* START Document segment *
According to Goldin and Katz: 

  • For the past century technological progress has been a steady force not only increasing average living standards, but also increasing the demand for skilled workers relative to unskilled workers.
  • Skilled workers are needed to apply and manage new technologies, while less skilled workers are more likely to become obsolete.
  • For much of the 20th century, however, skill-biased technological change was outpaced by advances in educational attainment.  

In other words, says Mankiw, while technological progress increased the demand for skilled workers, our educational system increased the supply of them even faster.  As a result, skilled workers did not benefit disproportionately from economic growth.  

But recently things have changed.  Over the last several decades, technological advance has kept up its pace, while educational advancement has slowed down, says Mankiw: 

  • The cohort of workers born in 1950 averaged 4.67 more years of schooling than the cohort born in 1900, representing an increase of 0.93 years of schooling in each decade.
  • By contrast, the cohort born in 1975 had only 0.74 more years of schooling than that born in 1950, an increase of only 0.30 years per decade.
  • That is, the pace of educational advance has fallen by 68 percent. 

Because growth in the supply of skilled workers has slowed, their wages have grown relative to those of the unskilled.  This is evident in Goldin and Katz's estimates of the financial return to education, says Mankiw: 

  • In 1980, each year of college raised a person's wage by 7.6 percent.
  • In 2005, each year of college yielded an additional 12.9 percent.
  • Over this time period, the rate of return from each year of graduate school has risen even more -- from 7.3 to 14.2 percent.
* END Document segment *
* START Entries provided *
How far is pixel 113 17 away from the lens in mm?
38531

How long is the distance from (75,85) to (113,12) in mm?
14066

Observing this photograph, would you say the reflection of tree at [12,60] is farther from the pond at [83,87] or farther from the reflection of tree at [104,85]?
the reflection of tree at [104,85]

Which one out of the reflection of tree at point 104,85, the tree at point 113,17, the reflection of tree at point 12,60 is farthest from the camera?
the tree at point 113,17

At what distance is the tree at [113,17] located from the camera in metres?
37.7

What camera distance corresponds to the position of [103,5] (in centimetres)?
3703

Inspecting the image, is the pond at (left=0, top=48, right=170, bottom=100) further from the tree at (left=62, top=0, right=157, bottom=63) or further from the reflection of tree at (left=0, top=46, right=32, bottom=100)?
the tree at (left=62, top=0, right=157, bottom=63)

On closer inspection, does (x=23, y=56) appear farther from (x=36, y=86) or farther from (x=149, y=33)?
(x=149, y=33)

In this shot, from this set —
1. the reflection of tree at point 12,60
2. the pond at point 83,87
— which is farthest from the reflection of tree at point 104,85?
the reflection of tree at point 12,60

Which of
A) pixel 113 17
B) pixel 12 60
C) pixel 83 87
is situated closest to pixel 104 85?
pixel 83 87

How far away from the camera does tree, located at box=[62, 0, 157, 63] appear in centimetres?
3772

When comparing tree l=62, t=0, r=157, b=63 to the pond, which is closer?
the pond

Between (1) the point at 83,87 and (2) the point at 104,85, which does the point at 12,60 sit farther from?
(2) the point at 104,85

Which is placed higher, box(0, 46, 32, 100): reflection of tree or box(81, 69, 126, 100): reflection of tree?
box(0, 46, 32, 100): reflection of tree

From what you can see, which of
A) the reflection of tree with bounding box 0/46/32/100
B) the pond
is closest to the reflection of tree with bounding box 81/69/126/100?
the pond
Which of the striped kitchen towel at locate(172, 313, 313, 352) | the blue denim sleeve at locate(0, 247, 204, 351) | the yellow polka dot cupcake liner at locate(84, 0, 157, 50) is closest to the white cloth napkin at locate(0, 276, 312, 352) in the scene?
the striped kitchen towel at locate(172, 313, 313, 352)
* END Entries provided *
■ Request ■
In the passage about education and wages, how much did each year of college add to a person's wage in 2005? Rely on the passage about education and wages alone.

■ Finished exercise ■
An additional 12.9 percent.